Rich Hickey on Clojure

In this podcast about the Clojure language, the special guest is Rich Hickey who is the creator of Clojure, who told us from his perspective all the tools and utilities that Clojure has. In my previous posts, I commented on the simplicity that Clojure has, which is  practical and its syntax is easy. Relate as Rick Hickey mentions it makes the language easier than you are used to, if I had used Clojure in the beginning, it would be different and Java would be the one that would make me difficult, it is logical that everything new costs at the beginning but over time you get used to it.


Clojure is a functional programming language, which I mean is that the variables have no state, there are no changes in them over time and are immutable, the values can not be changed during execution.
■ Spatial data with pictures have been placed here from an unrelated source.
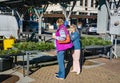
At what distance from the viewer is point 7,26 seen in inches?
621

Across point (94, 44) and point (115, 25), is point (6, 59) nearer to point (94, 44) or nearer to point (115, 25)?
point (94, 44)

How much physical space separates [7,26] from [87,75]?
306 inches

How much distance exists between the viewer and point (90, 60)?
1238 cm

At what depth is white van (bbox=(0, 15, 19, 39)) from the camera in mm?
15539

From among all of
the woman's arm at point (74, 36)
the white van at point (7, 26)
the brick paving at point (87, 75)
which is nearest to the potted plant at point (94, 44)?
the brick paving at point (87, 75)

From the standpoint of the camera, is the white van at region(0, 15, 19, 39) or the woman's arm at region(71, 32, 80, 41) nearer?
the woman's arm at region(71, 32, 80, 41)

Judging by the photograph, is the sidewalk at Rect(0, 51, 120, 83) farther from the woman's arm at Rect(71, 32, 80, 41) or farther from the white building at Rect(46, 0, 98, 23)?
the white building at Rect(46, 0, 98, 23)

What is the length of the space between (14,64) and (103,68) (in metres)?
3.58

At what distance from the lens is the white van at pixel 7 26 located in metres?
15.5

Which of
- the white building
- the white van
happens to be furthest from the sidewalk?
the white building

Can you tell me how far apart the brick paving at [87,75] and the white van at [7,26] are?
6058mm

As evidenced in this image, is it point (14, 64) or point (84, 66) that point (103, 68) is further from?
point (14, 64)

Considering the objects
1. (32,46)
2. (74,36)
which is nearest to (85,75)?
(74,36)

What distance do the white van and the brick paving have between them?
6.06 meters
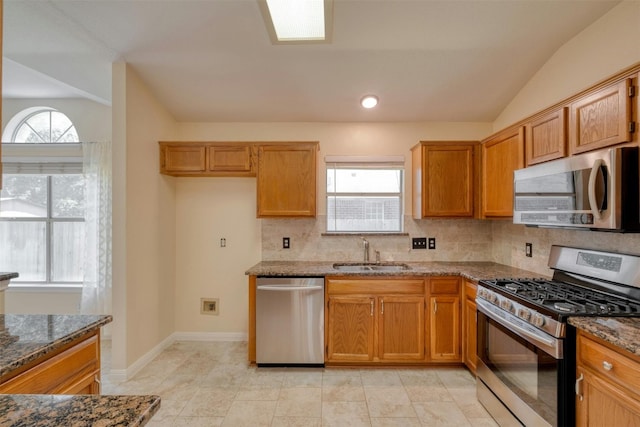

Rich mentions to us that Clojure presents maps and vectors to Lisp, that only uses lists, really did not know that data.



Why use Clojure?


Some Clojure features:
The transactional software memory (STM)
Persistent immutable data structures
Interactive programming through a read-eval-print loop (REPL)
Strong integration of JVM by compiling to bytecode
Simple Java API calls
When using Clojure, you realize that you actually use fewer parentheses than some other languages like JAVA, that everything has an order, just like its syntax is simple, that can be transformed into data through macros and offers us tools for the concurrence


Clojure for me and in these 2 months that he was using, at the time of programming I have a very practical language, because it is very well structured, just like the way our teacher taught us, but is a very dynamic language.